- **Task to complete**: Exact repetition of every entry is required.

============

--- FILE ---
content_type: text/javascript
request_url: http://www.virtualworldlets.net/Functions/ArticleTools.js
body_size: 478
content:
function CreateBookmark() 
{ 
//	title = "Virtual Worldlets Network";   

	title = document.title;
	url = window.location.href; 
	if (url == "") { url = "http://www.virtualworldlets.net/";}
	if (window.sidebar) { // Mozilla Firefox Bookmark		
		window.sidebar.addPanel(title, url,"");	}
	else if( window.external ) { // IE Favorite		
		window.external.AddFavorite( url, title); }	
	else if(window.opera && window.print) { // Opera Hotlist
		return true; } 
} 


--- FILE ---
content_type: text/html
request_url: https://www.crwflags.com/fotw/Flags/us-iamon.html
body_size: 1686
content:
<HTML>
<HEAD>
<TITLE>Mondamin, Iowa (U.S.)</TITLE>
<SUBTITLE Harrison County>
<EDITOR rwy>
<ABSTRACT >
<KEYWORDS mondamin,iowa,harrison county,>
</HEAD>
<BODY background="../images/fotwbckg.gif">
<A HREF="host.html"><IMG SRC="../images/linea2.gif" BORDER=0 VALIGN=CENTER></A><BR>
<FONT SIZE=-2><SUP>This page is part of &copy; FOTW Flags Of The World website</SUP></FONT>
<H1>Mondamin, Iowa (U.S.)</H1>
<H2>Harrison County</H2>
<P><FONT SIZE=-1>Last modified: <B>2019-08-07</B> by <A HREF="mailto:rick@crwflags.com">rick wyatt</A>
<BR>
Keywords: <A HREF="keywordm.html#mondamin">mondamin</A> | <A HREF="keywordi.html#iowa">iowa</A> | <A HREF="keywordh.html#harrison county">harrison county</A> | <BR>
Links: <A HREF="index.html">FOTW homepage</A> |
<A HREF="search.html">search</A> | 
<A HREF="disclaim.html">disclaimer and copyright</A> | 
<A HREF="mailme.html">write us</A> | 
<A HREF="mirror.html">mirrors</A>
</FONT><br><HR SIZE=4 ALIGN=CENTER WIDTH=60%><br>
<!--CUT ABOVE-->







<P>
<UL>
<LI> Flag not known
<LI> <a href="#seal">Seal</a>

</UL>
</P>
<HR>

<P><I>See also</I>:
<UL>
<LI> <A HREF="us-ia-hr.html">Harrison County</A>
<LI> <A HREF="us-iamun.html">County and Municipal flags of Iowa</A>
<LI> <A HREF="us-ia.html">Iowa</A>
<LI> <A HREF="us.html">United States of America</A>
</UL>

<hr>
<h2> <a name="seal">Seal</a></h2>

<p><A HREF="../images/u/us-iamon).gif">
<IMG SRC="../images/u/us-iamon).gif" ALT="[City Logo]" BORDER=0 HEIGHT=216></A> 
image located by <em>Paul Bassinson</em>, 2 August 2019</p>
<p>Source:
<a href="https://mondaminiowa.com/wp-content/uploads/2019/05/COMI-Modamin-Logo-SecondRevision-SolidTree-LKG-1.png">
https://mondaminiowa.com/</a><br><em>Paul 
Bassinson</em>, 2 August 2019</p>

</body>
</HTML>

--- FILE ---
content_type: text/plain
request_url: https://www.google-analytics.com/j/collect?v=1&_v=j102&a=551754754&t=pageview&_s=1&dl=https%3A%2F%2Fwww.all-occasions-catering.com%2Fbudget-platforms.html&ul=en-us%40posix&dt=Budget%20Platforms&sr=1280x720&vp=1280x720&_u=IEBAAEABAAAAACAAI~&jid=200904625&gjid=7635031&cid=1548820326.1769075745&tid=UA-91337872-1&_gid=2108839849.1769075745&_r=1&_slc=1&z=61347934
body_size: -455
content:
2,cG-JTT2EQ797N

============

- **Your response**:
--- FILE ---
content_type: text/javascript
request_url: http://www.virtualworldlets.net/Functions/ArticleTools.js
body_size: 478
content:
function CreateBookmark() 
{ 
//	title = "Virtual Worldlets Network";   

	title = document.title;
	url = window.location.href; 
	if (url == "") { url = "http://www.virtualworldlets.net/";}
	if (window.sidebar) { // Mozilla Firefox Bookmark		
		window.sidebar.addPanel(title, url,"");	}
	else if( window.external ) { // IE Favorite		
		window.external.AddFavorite( url, title); }	
	else if(window.opera && window.print) { // Opera Hotlist
		return true; } 
} 


--- FILE ---
content_type: text/html
request_url: https://www.crwflags.com/fotw/Flags/us-iamon.html
body_size: 1686
content:
<HTML>
<HEAD>
<TITLE>Mondamin, Iowa (U.S.)</TITLE>
<SUBTITLE Harrison County>
<EDITOR rwy>
<ABSTRACT >
<KEYWORDS mondamin,iowa,harrison county,>
</HEAD>
<BODY background="../images/fotwbckg.gif">
<A HREF="host.html"><IMG SRC="../images/linea2.gif" BORDER=0 VALIGN=CENTER></A><BR>
<FONT SIZE=-2><SUP>This page is part of &copy; FOTW Flags Of The World website</SUP></FONT>
<H1>Mondamin, Iowa (U.S.)</H1>
<H2>Harrison County</H2>
<P><FONT SIZE=-1>Last modified: <B>2019-08-07</B> by <A HREF="mailto:rick@crwflags.com">rick wyatt</A>
<BR>
Keywords: <A HREF="keywordm.html#mondamin">mondamin</A> | <A HREF="keywordi.html#iowa">iowa</A> | <A HREF="keywordh.html#harrison county">harrison county</A> | <BR>
Links: <A HREF="index.html">FOTW homepage</A> |
<A HREF="search.html">search</A> | 
<A HREF="disclaim.html">disclaimer and copyright</A> | 
<A HREF="mailme.html">write us</A> | 
<A HREF="mirror.html">mirrors</A>
</FONT><br><HR SIZE=4 ALIGN=CENTER WIDTH=60%><br>
<!--CUT ABOVE-->







<P>
<UL>
<LI> Flag not known
<LI> <a href="#seal">Seal</a>

</UL>
</P>
<HR>

<P><I>See also</I>:
<UL>
<LI> <A HREF="us-ia-hr.html">Harrison County</A>
<LI> <A HREF="us-iamun.html">County and Municipal flags of Iowa</A>
<LI> <A HREF="us-ia.html">Iowa</A>
<LI> <A HREF="us.html">United States of America</A>
</UL>

<hr>
<h2> <a name="seal">Seal</a></h2>

<p><A HREF="../images/u/us-iamon).gif">
<IMG SRC="../images/u/us-iamon).gif" ALT="[City Logo]" BORDER=0 HEIGHT=216></A> 
image located by <em>Paul Bassinson</em>, 2 August 2019</p>
<p>Source:
<a href="https://mondaminiowa.com/wp-content/uploads/2019/05/COMI-Modamin-Logo-SecondRevision-SolidTree-LKG-1.png">
https://mondaminiowa.com/</a><br><em>Paul 
Bassinson</em>, 2 August 2019</p>

</body>
</HTML>

--- FILE ---
content_type: text/plain
request_url: https://www.google-analytics.com/j/collect?v=1&_v=j102&a=551754754&t=pageview&_s=1&dl=https%3A%2F%2Fwww.all-occasions-catering.com%2Fbudget-platforms.html&ul=en-us%40posix&dt=Budget%20Platforms&sr=1280x720&vp=1280x720&_u=IEBAAEABAAAAACAAI~&jid=200904625&gjid=7635031&cid=1548820326.1769075745&tid=UA-91337872-1&_gid=2108839849.1769075745&_r=1&_slc=1&z=61347934
body_size: -455
content:
2,cG-JTT2EQ797N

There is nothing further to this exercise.